--- Start Selected passage ---

2. The law says each person is limited to one SSN. Discovery of multiple SSN's is fairly common in asset searches, especially among the well-to-do.

Uniform Commercial Code (UCC) Filings

The Uniform Commercial Code is a notification system. The law requires the filing of a financing statement containing certain information whenever a financial transaction takes place that involves personal property used for collateral for a loan or lease. You will find much useful information contained in UCC filings, all of which should be considered from several perspectives for clues and leads to further information.

Each year, more than eight million Uniform Commercial Code (UCC) filings are completed. Four million parcels of real property change hands or are put up for collateral. Millions of pieces of commercial real estate are swapped or sold. More than a half million new corporations start up.

Begin your search in the county where the subject resides. UCC filing records are indexed by the name of the debtor. Both the debtor and the secured parties are listed in UCC filings. Useful information can be gathered and made a part of your intelligence base. An accurate description of the collateral being put up as security for the loan or lease must be furnished.

--- End Selected passage ---

## Task 1
Summarize the passage on Uniform Commercial Code filings in two sentences.
## Task 2
In the passage on Uniform Commercial Code filings, recast the paragraph beginning "Each year, more than eight million" as a bulleted list of its annual figures.
## Task 3
Pick up the passage on Uniform Commercial Code filings after its final sentence and write the next paragraph.

--- Start Dataset extract ---

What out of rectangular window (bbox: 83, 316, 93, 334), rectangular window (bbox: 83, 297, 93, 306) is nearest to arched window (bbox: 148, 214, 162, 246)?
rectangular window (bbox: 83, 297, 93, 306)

--- End Dataset extract ---

## Reply 1
The Uniform Commercial Code is a notification system that requires a financing statement to be filed whenever personal property is used as collateral for a loan or lease, and these filings hold useful information that can point to further leads. A search should begin in the county where the subject resides, since UCC records are indexed by debtor name, list both the debtor and the secured parties, and must include an accurate description of the collateral.

## Reply 2
Each year:
- More than eight million UCC filings are completed.
- Four million parcels of real property change hands or are put up for collateral.
- Millions of pieces of commercial real estate are swapped or sold.
- More than a half million new corporations start up.

## Reply 3
Names of other debtors, as well as individuals or businesses that may have guaranteed the debt, may be listed in UCC filings. Banks, leasing companies, and other individuals who backed the enterprise are excellent sources of information. When queried, these debtors or companies might divulge valuable information. Their involvement with the subject may suggest other arrangements or other assets: a pattern of business activity. Stockholders involved in the venture will be specified. Partners or family members and friends who backed the deal may be mentioned. A spouse or ex-spouse may be listed. The debtor likely maintains an account with the bank backing the deal.

UCC filings remain active for five years, unless continued. A UCC filing may include a copy of the loan application from the secured party or a copy of the check from the secured party to the debtor. Bank issues check to debtor. Debtor deposits check into his/her bank account. Debtor's bank account number is on back of check. Subpoena the secured party for a copy of this check. Look at the reverse side of the check. The subject may also deposit payroll checks, spouse's payroll checks, stock dividend checks, rental income checks, etc. . . . An ignorant debtor might withdraw funds to close an account in the form of a check, then deposit that check in a new account, often in the same bank. A check provides a document trail and often includes the name and account number of the bank where the debtor deposited the check. Subpoena the target bank for loan applications and/or financial statements of the subject for any checks the bank issued to the subject.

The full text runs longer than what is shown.